- Challenge
Copy the data below word for word, beginning at the line that contains "Could you tell" and continuing through the last line of the data.

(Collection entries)
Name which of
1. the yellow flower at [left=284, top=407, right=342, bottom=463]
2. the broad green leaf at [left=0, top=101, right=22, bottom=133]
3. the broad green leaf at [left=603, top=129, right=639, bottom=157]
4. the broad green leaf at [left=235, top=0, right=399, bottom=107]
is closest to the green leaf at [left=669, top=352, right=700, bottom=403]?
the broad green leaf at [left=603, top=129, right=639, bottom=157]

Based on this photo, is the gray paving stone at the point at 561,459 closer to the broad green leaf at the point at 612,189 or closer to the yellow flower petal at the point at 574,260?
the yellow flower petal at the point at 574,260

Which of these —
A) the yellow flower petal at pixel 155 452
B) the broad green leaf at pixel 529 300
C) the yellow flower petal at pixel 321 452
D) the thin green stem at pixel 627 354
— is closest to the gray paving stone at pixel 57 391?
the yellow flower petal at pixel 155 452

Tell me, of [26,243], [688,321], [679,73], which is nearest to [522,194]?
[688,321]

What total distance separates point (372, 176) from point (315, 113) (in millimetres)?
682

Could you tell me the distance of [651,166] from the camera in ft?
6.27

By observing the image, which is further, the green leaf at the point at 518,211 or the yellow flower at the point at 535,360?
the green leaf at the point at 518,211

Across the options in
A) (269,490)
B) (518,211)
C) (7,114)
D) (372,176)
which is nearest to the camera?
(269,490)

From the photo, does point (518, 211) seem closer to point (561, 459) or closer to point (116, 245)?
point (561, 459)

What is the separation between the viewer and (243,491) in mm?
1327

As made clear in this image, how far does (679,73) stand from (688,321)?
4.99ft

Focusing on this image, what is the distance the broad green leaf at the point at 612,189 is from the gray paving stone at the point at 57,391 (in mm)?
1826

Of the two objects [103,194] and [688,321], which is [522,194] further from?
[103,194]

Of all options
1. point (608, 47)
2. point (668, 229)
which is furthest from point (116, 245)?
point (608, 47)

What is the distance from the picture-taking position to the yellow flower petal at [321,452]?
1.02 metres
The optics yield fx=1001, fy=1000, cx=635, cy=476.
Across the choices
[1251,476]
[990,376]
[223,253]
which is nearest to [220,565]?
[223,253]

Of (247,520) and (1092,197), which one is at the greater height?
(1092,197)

- Answer for the task
Could you tell me the distance of [651,166] from the camera in ft?
6.27

By observing the image, which is further, the green leaf at the point at 518,211 or the yellow flower at the point at 535,360?
the green leaf at the point at 518,211

Across the options in
A) (269,490)
B) (518,211)
C) (7,114)
D) (372,176)
which is nearest to the camera?
(269,490)

From the photo, does point (518, 211) seem closer to point (561, 459) or closer to point (116, 245)?
point (561, 459)

What is the separation between the viewer and (243,491) in mm?
1327

As made clear in this image, how far does (679,73) stand from (688,321)?
4.99ft

Focusing on this image, what is the distance the broad green leaf at the point at 612,189 is from the gray paving stone at the point at 57,391 (in mm)?
1826

Of the two objects [103,194] and [688,321], which is [522,194] further from?
[103,194]

Of all options
1. point (608, 47)
2. point (668, 229)
which is furthest from point (116, 245)?
point (608, 47)

What is the distance from the picture-taking position to the yellow flower petal at [321,452]?
1.02 metres
The optics yield fx=1001, fy=1000, cx=635, cy=476.
Across the choices
[1251,476]
[990,376]
[223,253]
which is nearest to [220,565]?
[223,253]

Of (247,520) and (1092,197), which one is at the greater height?
(1092,197)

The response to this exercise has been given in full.